やっぱり……千代の優しさには叶わないなあ。
[メイン3] 千代田 桃 : だって。
[メイン3]
千代田 桃 :
・・・・・
「──約束。……ふたつとも、守ってくれるんだもんね。」
[メイン3] 千代田 桃 : 聞こえないほどの声で、ぼそりと呟く。
[メイン3] 佐倉 千代(さくら ちよ) : 「………?」
[メイン3] 佐倉 千代(さくら ちよ) : なにか言ったように聞こえたけど聞き取れなかった。
[メイン3]
千代田 桃 :
「……ああ、ううん。……でも、全部吐き出したら……また、お腹空いてきちゃった……かも」
そう言いながら、店員に声をかけて誤魔化す。
[メイン3]
千代田 桃 :
風の気まぐれでめくれたスケッチブックのページに。
あの時見せてもらった、憧れの絵が……ちらりと映って。
[メイン3] 佐倉 千代(さくら ちよ) : 「あ、そうだね。私もチーズケーキもう一つ頼もうかな」
[メイン3] 佐倉 千代(さくら ちよ) : あのスケブ返してもらおうと思ったけど、なんだか嬉しそうだからまだいいかな。
[メイン3] 千代田 桃 : ……また見せてくれて、ありがとね……お姉ちゃん。
[メイン3] 佐倉 千代(さくら ちよ) : 桃ちゃんの思いを知ってか知らずか、店員にチーズケーキのおかわりを注文している。

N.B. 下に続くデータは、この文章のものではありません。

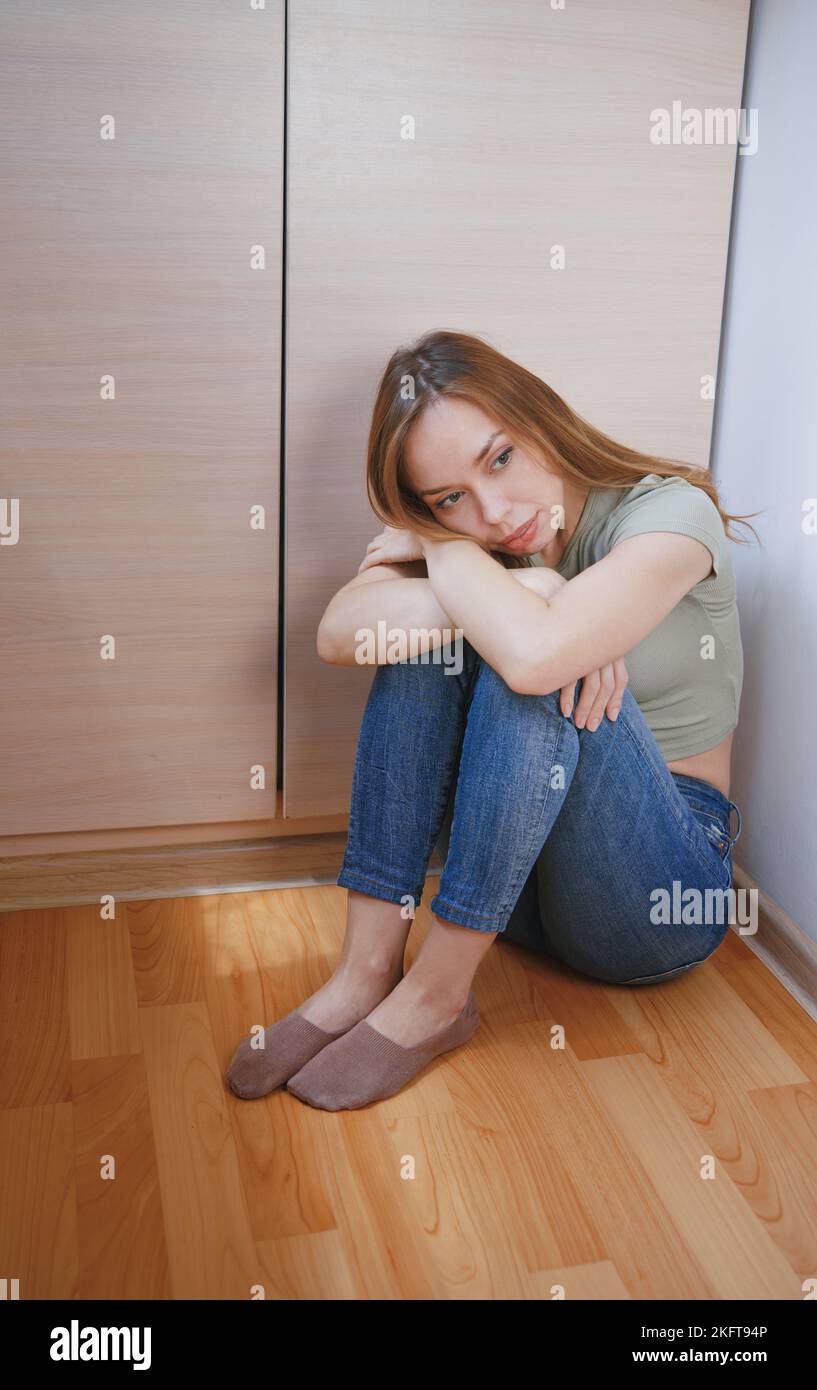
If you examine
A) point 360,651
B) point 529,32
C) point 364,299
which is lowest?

[メイン3] : ………そんな会話の中、千代がふと窓を見れば、そこには
[メイン3] ベックマン : 「───────────」
[メイン3] 丈槍 由紀 : 「────────」
[メイン3] 佐倉 千代(さくら ちよ) : あ、ベックマンさんと…由紀先生!
[メイン3]
佐倉 千代(さくら ちよ) :
「ねえ、見て見て、桃ちゃん!」
そう言いながら窓の方を指さす。
[メイン3]
千代田 桃 :
「ん……うん?」
スケッチブックから顔を上げて、指された方を見る。
[メイン3] 千代田 桃 : 「…………あの二人、あんな仲だっけ。」
[メイン3] 佐倉 千代(さくら ちよ) : 「…気になるね」
[メイン3] 千代田 桃 : こくん。
[メイン3] 佐倉 千代(さくら ちよ) : 治療で定期的に由紀先生のところへ通っていたけど、ベックマンさんと一緒のところは見たことがなかった。

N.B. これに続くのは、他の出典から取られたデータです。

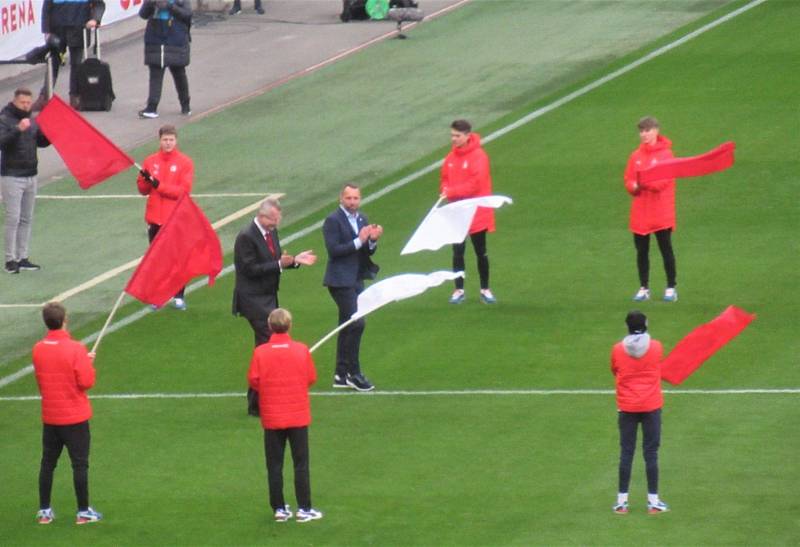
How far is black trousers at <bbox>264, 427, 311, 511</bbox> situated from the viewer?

[メイン3] 佐倉 千代(さくら ちよ) : 私の少女漫画脳が騒ぐ。
[メイン3]
佐倉 千代(さくら ちよ) :
「…こっそり追いかけてみる?」
いたずらっぽく桃ちゃんに尋ねる。
[メイン3]
千代田 桃 :
「…………。……恋路を邪魔する不逞者からのボディーガードなら、任せて」
くすり、と笑って袖をまくる。
[メイン3] 佐倉 千代(さくら ちよ) : 桃ちゃんのその仕草に笑顔を見せ、立ち上がる。
[メイン3] 千代田 桃 : 「────それじゃ」
[メイン3] 佐倉 千代(さくら ちよ) : 「───うん。行こう!」
[メイン3] 佐倉 千代(さくら ちよ) : そして私たちは喫茶店を飛び出す。
[メイン3] 佐倉 千代(さくら ちよ) : こっそり追いかけるけど、多分すぐにバレると思う。

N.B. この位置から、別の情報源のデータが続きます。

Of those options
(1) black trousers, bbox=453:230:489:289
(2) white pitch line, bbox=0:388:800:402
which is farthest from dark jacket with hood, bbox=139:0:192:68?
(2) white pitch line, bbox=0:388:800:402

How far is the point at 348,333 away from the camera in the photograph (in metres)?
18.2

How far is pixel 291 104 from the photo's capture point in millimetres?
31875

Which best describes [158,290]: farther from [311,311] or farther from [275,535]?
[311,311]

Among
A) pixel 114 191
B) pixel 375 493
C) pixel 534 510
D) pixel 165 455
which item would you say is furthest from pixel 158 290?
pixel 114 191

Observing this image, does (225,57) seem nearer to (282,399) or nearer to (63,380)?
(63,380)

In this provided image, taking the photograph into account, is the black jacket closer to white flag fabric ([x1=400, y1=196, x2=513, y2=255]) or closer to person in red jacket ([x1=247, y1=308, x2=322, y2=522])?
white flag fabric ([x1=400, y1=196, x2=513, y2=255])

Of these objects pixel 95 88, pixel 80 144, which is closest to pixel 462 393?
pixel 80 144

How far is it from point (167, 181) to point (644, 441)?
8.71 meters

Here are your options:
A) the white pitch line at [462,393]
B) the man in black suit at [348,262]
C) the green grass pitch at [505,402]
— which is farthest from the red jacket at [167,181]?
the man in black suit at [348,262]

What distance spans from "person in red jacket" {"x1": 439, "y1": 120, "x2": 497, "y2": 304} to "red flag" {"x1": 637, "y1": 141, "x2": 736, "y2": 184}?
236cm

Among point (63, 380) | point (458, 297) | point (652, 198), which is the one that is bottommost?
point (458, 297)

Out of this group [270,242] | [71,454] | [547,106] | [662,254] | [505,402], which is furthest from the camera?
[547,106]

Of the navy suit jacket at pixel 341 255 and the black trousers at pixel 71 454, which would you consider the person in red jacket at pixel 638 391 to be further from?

[メイン3] 佐倉 千代(さくら ちよ) : でも、私たち4人が揃った状況はあの時とは違って。
[メイン3] 佐倉 千代(さくら ちよ) : みんな笑顔で、きっとこの先も続いて行く。
[メイン3] 佐倉 千代(さくら ちよ) : そんな希望に満ちたものになるはずだ。